Work request: Copy each line of the records below, from the first through the one that contains "category: sylvilagus species", exactly as written.

(Collected data entries)
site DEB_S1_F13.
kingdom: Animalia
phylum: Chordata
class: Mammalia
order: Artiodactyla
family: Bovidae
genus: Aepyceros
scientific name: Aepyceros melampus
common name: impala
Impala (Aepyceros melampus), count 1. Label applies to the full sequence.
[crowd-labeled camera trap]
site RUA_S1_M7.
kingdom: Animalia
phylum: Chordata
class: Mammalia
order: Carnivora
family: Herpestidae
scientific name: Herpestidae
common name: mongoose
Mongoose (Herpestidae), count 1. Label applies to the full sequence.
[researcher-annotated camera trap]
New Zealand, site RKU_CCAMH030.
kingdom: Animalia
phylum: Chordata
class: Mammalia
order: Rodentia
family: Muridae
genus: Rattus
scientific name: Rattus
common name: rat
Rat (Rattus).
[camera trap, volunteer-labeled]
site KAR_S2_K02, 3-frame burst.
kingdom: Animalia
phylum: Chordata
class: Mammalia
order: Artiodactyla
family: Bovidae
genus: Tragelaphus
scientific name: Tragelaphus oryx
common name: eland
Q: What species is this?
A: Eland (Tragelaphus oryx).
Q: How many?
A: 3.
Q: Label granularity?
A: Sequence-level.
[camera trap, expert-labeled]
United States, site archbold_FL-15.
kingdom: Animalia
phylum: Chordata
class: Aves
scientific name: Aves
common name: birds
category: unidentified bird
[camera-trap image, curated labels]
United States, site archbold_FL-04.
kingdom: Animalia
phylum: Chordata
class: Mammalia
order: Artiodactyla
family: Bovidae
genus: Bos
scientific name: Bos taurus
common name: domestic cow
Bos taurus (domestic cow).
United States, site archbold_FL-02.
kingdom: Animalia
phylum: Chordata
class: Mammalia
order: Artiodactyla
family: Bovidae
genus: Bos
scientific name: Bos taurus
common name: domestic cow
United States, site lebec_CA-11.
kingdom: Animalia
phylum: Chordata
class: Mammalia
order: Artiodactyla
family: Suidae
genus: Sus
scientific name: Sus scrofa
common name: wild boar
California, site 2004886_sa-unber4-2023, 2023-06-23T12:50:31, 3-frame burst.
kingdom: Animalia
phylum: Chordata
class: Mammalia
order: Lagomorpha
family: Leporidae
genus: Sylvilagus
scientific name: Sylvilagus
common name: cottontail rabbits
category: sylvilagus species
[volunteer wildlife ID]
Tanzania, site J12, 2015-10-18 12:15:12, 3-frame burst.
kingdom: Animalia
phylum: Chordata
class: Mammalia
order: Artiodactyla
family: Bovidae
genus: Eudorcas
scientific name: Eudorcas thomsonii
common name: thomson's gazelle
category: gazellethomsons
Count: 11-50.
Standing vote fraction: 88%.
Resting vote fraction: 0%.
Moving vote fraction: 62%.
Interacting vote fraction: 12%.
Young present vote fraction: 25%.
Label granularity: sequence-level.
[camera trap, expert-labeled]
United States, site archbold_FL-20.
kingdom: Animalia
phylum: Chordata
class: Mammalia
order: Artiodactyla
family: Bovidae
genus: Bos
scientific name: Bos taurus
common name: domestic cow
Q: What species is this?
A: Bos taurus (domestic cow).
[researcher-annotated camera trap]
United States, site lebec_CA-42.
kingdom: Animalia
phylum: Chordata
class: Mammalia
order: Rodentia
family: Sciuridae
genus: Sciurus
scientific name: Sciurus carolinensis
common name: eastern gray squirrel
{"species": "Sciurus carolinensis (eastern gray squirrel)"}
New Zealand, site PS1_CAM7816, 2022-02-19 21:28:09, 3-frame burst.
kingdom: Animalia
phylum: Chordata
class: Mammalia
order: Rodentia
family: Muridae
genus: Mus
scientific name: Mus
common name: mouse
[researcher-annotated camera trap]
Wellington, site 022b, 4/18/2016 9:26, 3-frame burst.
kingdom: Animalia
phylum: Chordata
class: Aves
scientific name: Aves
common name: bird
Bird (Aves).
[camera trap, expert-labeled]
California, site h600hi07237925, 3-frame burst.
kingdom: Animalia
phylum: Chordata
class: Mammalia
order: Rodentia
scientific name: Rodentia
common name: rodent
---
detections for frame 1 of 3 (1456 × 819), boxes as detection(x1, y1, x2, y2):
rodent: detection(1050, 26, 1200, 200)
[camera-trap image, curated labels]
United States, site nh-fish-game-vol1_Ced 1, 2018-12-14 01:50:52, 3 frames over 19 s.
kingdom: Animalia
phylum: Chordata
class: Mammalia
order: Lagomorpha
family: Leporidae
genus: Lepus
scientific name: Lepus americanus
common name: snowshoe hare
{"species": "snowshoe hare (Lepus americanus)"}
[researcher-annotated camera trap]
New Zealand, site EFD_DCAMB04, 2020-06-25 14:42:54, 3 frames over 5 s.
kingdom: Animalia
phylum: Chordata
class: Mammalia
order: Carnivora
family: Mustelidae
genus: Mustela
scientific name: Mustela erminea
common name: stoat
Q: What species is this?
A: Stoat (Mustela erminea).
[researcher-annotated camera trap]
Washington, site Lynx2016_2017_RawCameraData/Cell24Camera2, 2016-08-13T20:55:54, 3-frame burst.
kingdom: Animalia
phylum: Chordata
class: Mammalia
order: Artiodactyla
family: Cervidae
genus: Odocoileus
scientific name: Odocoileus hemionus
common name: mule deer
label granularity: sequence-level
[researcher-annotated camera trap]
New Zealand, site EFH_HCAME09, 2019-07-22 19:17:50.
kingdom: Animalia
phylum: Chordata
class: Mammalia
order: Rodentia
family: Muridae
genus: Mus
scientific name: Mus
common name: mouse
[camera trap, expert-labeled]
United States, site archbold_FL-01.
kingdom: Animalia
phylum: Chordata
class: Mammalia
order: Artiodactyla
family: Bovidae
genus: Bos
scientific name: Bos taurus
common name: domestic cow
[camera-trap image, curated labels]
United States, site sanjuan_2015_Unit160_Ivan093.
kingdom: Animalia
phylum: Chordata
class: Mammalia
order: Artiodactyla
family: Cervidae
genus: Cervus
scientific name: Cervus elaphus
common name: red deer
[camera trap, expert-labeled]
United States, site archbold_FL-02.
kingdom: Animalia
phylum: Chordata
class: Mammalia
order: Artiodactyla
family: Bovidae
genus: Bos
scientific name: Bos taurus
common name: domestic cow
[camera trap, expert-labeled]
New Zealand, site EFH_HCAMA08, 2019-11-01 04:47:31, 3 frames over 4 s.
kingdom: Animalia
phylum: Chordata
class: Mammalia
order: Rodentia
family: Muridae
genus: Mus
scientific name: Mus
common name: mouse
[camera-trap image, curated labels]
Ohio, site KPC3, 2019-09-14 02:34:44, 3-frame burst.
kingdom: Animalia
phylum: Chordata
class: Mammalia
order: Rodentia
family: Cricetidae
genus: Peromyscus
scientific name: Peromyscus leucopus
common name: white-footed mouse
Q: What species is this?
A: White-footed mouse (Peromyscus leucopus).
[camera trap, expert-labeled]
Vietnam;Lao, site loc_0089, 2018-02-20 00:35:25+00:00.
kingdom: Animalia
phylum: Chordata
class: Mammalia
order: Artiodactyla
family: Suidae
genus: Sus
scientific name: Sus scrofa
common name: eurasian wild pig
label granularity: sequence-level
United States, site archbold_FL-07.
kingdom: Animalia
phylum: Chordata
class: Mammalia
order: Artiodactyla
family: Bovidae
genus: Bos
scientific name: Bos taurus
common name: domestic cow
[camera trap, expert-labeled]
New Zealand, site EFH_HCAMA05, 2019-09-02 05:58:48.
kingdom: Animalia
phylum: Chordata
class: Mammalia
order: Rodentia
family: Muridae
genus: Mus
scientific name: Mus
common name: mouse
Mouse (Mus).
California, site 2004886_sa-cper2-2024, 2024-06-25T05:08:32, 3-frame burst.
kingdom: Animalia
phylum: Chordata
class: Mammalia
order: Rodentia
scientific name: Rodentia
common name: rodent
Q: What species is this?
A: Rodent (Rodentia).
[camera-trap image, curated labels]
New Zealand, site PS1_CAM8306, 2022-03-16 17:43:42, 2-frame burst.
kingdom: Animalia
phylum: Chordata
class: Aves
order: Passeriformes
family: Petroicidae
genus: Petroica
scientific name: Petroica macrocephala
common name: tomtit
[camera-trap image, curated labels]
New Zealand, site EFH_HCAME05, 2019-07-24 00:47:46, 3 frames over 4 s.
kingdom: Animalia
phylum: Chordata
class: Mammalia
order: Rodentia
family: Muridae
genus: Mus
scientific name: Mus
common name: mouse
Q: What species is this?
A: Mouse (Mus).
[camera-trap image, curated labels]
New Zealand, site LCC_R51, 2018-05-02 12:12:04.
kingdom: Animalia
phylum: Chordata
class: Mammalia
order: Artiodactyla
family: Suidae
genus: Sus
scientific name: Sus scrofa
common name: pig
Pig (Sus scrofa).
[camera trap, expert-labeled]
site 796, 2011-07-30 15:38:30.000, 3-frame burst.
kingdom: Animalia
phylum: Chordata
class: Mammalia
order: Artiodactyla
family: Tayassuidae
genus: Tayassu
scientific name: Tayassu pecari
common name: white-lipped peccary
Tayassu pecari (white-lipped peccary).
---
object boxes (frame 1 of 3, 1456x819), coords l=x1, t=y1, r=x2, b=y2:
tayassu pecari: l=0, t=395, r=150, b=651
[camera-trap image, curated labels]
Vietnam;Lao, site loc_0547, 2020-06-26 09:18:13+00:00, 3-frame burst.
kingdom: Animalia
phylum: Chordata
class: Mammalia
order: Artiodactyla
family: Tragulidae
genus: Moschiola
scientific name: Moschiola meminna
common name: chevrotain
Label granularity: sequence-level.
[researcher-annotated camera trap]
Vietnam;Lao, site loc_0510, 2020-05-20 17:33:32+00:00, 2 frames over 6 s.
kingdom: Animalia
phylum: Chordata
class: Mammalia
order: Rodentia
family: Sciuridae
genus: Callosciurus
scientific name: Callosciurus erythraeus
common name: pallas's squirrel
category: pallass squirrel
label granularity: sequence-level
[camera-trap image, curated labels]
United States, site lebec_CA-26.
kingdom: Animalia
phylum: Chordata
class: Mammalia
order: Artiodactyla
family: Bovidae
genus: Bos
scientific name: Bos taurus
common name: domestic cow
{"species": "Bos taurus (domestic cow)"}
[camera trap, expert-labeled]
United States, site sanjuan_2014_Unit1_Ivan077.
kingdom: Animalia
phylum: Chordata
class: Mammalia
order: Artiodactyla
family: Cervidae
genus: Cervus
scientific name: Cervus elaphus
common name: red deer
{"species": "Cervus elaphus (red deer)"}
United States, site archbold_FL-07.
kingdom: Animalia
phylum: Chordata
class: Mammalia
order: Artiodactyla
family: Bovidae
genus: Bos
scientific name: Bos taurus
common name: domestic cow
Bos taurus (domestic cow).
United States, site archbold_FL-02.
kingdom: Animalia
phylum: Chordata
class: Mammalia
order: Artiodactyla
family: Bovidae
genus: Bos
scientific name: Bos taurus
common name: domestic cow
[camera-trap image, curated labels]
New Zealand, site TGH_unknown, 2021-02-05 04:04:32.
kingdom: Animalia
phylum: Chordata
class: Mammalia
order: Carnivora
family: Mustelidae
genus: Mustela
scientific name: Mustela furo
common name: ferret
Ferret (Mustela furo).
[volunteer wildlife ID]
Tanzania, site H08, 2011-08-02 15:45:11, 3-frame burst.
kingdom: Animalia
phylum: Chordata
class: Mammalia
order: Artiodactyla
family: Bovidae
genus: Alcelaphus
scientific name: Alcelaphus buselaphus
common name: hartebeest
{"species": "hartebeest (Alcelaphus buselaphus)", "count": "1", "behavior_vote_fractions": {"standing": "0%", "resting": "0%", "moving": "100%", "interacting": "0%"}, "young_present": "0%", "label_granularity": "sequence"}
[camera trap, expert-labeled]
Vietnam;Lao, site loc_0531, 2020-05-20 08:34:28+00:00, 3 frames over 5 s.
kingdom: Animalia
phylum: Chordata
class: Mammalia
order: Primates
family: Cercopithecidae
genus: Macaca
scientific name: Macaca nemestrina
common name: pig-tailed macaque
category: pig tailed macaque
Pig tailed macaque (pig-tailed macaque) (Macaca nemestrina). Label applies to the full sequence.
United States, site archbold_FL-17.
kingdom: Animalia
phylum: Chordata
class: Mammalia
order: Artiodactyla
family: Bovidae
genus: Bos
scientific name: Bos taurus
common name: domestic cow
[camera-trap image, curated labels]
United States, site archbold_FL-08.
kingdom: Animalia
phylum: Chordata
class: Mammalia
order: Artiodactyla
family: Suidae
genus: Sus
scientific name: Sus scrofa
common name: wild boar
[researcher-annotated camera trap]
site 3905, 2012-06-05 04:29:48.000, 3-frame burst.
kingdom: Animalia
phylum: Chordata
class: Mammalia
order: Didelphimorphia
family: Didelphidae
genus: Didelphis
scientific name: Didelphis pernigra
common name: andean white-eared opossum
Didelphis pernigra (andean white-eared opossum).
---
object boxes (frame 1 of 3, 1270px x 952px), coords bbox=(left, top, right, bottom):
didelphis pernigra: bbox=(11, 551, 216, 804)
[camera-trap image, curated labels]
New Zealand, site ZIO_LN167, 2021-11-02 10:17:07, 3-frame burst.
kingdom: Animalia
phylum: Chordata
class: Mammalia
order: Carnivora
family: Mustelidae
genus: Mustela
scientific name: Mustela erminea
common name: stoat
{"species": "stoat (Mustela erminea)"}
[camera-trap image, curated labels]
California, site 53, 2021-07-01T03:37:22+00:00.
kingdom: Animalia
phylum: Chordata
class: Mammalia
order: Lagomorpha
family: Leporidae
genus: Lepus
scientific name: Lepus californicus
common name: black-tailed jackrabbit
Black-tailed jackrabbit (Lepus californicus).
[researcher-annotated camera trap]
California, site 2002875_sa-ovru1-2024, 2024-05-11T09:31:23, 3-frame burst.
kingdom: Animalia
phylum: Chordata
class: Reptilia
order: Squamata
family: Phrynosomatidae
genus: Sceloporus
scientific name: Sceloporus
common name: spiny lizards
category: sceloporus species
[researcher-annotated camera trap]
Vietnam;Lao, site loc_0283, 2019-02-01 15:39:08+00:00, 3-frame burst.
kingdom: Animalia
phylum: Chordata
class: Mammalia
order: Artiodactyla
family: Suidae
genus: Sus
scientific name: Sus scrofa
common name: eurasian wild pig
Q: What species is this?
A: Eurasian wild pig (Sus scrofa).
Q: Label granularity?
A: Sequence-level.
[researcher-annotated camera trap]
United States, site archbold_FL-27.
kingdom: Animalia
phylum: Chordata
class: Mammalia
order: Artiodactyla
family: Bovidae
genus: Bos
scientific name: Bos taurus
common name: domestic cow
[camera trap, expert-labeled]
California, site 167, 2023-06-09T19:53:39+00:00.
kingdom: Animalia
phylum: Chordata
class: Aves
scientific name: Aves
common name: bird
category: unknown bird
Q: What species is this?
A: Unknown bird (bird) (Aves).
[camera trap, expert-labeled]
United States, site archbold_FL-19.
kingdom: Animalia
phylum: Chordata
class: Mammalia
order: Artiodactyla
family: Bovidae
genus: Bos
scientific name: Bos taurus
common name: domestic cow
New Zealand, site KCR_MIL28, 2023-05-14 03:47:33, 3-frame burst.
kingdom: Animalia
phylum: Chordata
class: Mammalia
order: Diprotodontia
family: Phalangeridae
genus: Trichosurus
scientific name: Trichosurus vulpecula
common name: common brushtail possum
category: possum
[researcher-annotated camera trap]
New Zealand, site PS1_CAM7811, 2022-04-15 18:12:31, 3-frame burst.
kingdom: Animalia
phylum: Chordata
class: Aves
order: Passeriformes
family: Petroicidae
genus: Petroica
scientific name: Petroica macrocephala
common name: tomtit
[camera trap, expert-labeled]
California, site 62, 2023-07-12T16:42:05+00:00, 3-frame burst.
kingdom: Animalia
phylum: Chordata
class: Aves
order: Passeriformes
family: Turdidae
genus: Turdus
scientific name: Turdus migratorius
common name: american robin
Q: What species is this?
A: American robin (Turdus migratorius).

Written reply:
site DEB_S1_F13.
kingdom: Animalia
phylum: Chordata
class: Mammalia
order: Artiodactyla
family: Bovidae
genus: Aepyceros
scientific name: Aepyceros melampus
common name: impala
Impala (Aepyceros melampus), count 1. Label applies to the full sequence.
[crowd-labeled camera trap]
site RUA_S1_M7.
kingdom: Animalia
phylum: Chordata
class: Mammalia
order: Carnivora
family: Herpestidae
scientific name: Herpestidae
common name: mongoose
Mongoose (Herpestidae), count 1. Label applies to the full sequence.
[researcher-annotated camera trap]
New Zealand, site RKU_CCAMH030.
kingdom: Animalia
phylum: Chordata
class: Mammalia
order: Rodentia
family: Muridae
genus: Rattus
scientific name: Rattus
common name: rat
Rat (Rattus).
[camera trap, volunteer-labeled]
site KAR_S2_K02, 3-frame burst.
kingdom: Animalia
phylum: Chordata
class: Mammalia
order: Artiodactyla
family: Bovidae
genus: Tragelaphus
scientific name: Tragelaphus oryx
common name: eland
Q: What species is this?
A: Eland (Tragelaphus oryx).
Q: How many?
A: 3.
Q: Label granularity?
A: Sequence-level.
[camera trap, expert-labeled]
United States, site archbold_FL-15.
kingdom: Animalia
phylum: Chordata
class: Aves
scientific name: Aves
common name: birds
category: unidentified bird
[camera-trap image, curated labels]
United States, site archbold_FL-04.
kingdom: Animalia
phylum: Chordata
class: Mammalia
order: Artiodactyla
family: Bovidae
genus: Bos
scientific name: Bos taurus
common name: domestic cow
Bos taurus (domestic cow).
United States, site archbold_FL-02.
kingdom: Animalia
phylum: Chordata
class: Mammalia
order: Artiodactyla
family: Bovidae
genus: Bos
scientific name: Bos taurus
common name: domestic cow
United States, site lebec_CA-11.
kingdom: Animalia
phylum: Chordata
class: Mammalia
order: Artiodactyla
family: Suidae
genus: Sus
scientific name: Sus scrofa
common name: wild boar
California, site 2004886_sa-unber4-2023, 2023-06-23T12:50:31, 3-frame burst.
kingdom: Animalia
phylum: Chordata
class: Mammalia
order: Lagomorpha
family: Leporidae
genus: Sylvilagus
scientific name: Sylvilagus
common name: cottontail rabbits
category: sylvilagus species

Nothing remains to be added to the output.